[A data block]
================================
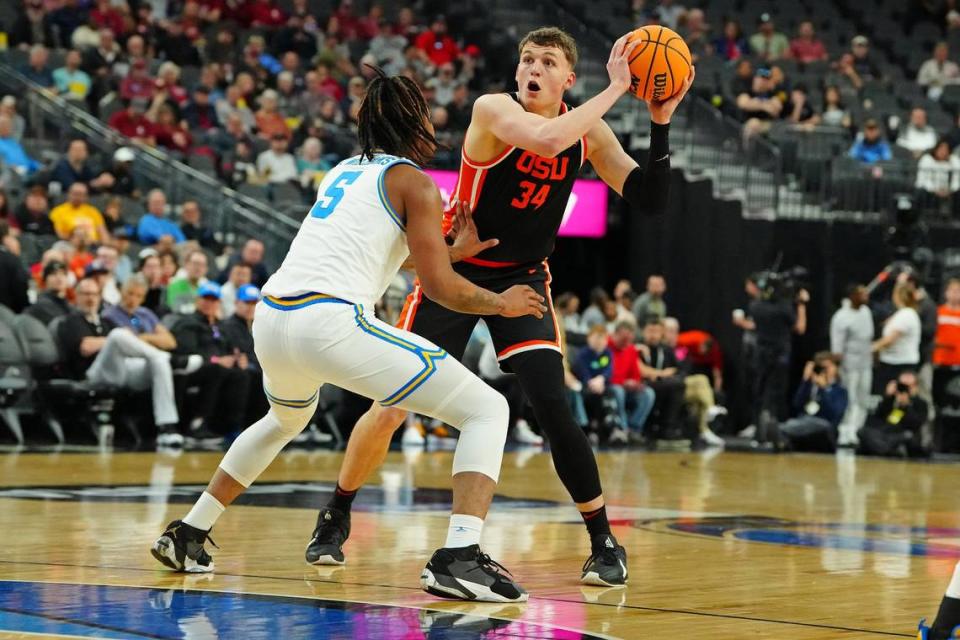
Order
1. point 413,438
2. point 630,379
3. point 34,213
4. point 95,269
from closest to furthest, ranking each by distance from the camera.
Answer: point 95,269, point 413,438, point 34,213, point 630,379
================================
• _Stated goal_: Copy out the listing above line for line, leaving out the pictures.

• _The result_:
Order
1. point 413,438
2. point 630,379
3. point 34,213
4. point 95,269
from closest to furthest, ranking each by distance from the camera.
Answer: point 95,269, point 413,438, point 34,213, point 630,379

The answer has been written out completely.